Sat, 08/20/2022 - 7:29pm

Soup Nazis

Margaret Poindexter wonders what cooks at AKC are spoiling the broth

I remember very few of the votes.

I remember very few of the committee meetings. (Although I do recall very vividly giving a post-mortem of a Parent Club Committee meeting for a colleague, immediately after, over the phone, from the parking lot, in which I relayed to him in horror, “The word ‘dog’ was not uttered the entire time!”)

I remember almost none of the parade of presentations, mostly given for their shock and awe value —think the Doner animal extremists video — and not for their substance or any lasting impact.

Of all the memories I have about my time attending AKC delegate meetings, the one thing that stands out most?

“Don’t eat the mushroom soup.”

My first delegate meeting, back in the days when the meetings were held at the Hyatt or Hilton (again, memory …) Grand Central in Manhattan.

The meeting itself is a blur, but as I sat down to lunch, a co-worker said to me, “Don’t eat the mushroom soup.” 

I was bummed. I like mushroom soup. It’s New York. Bad mushroom soup here? 

I took her word for it. 

This is not to say that nothing important comes out of the quarterly delegate meetings. It mainly speaks to my bad memory. And my ability to suppress memories that no longer serve me. 

In fact, I do remember clearly the vote taken by the delegates in September of 2010 on a proposal brought forward by the Bylaws Committee to eliminate the provision in the AKC’s Charter & Bylaws that provides for term limits. That proposal failed, 151-220. Lots of delegates expressed dissatisfaction at the time with the existing bylaws provision, which it’s important to note contains the “loophole” that, after a one-year hiatus from service, the termed-out person may run again. However, even given that, an overwhelming number of delegates were not willing to toss term limits altogether. 

Fast forward to 2022, and once again, the Bylaws Committee has brought forward a proposal to eliminate the term-limits provision from the bylaws. The same justifications for the proposal are being put forth that were expressed in 2010: We are about to lose our “institutional knowledge” on the board when multiple board members in upcoming classes must “sit out” at least a year; we can determine who we want to serve us through elections, and if we are dissatisfied with a sitting director, we can vote him or her out; and, lastly, we oppose “term limits” on “philosophical” grounds. 

As to the latter, spare me. What’s the name of the school of thought, pray tell, that advocates that you give someone a “representative” seat for life? That someone can remain in office for all eternity, without any meaningful opposition, and while any potential opposition is squelched.

I know what we called it in World History.
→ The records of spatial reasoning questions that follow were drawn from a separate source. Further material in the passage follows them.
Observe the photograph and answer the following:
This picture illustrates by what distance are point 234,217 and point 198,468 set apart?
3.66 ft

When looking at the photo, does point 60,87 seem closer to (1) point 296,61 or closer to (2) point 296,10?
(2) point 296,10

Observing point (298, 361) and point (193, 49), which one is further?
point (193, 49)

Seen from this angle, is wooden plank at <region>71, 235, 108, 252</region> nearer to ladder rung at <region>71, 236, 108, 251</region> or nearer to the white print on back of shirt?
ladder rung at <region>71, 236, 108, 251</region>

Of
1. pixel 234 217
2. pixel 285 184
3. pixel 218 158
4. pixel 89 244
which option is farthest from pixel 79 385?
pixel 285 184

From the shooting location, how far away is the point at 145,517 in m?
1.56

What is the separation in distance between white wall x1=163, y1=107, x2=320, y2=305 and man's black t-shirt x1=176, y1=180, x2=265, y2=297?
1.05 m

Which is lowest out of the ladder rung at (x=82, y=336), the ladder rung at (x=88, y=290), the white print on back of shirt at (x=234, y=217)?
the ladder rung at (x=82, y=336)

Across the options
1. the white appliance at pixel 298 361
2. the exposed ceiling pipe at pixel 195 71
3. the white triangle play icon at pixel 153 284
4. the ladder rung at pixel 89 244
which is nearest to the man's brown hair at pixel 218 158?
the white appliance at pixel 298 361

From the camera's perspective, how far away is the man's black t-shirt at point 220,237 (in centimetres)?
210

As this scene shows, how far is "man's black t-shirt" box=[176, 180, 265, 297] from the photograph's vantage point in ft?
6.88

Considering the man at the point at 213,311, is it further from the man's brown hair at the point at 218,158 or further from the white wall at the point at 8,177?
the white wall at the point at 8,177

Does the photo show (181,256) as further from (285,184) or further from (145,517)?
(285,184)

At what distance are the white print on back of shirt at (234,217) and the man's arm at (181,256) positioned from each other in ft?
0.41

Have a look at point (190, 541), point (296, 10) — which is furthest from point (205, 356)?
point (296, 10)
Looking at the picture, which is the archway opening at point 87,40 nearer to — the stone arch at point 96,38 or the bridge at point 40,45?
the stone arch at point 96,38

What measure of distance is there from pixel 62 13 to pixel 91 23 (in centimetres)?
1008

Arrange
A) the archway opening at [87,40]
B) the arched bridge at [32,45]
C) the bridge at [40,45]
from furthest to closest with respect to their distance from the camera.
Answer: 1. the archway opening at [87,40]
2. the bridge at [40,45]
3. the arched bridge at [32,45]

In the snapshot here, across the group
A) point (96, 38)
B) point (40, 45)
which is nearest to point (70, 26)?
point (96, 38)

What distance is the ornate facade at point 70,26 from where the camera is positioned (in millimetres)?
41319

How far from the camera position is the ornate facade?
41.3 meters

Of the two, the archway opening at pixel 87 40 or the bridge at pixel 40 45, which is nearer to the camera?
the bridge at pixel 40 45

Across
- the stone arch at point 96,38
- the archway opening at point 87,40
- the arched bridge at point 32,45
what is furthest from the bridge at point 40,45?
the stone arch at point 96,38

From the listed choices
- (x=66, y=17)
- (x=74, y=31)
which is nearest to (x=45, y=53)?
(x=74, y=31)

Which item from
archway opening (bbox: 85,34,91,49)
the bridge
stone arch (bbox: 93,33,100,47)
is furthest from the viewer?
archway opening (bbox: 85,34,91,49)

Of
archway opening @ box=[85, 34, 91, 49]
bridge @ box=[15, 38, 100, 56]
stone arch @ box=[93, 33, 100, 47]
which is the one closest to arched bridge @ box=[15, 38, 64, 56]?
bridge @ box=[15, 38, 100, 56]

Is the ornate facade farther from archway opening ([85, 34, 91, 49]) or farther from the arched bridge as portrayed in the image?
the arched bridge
But as to the first two, those weren’t compelling reasons to convince 220 delegates in September of 2010. They are even less compelling now.

Since then, the board and staff have convinced the delegates to give away any meaningful opportunity to hold contested board elections. In December of 2021, the delegates voted to amend the bylaws to provide that if no one runs against the board-chosen Nominating Committee’s endorsed slate, that slate is “deemed elected,” obviating the need for “costly elections.” If you don’t remember that vote, it’s no wonder — it was voted on by the board at its August 2021 meeting, read to the delegates at the September meeting, and voted on and passed in December. Uber fast track for the uber conservative AKC. (If you’re not a delegate, and reading along at home for actions that the AKC takes that might be important to you, good luck. Meeting minutes do not include the actual language of proposals being voted on. They’re only included in the “worksheets,” which if your delegate doesn’t share with your club, you don’t see.) If your delegate didn’t run it by your club, so that you could point out the flaws in the proposal, not to mention how incredibly dangerous it was, it’s likely because it wasn’t even on your delegate’s radar.

Nonetheless, that’s the current lay of the land: The board appoints a Nominating Committee. The Nominating Committee nominates a slate of candidates. Candidates not on that slate are discouraged from running, lest they cause the organization to incur a costly election. And what are the odds of getting elected over the Nominating Committee’s slate, anyway?

If the delegates now vote to the remove the current term-limits provision, the slate going forward is going to be all the incumbents. The board you see now is your board for all eternity. Well, until, you know …

As a current delegate recently observed, “This is not representation. This is control.”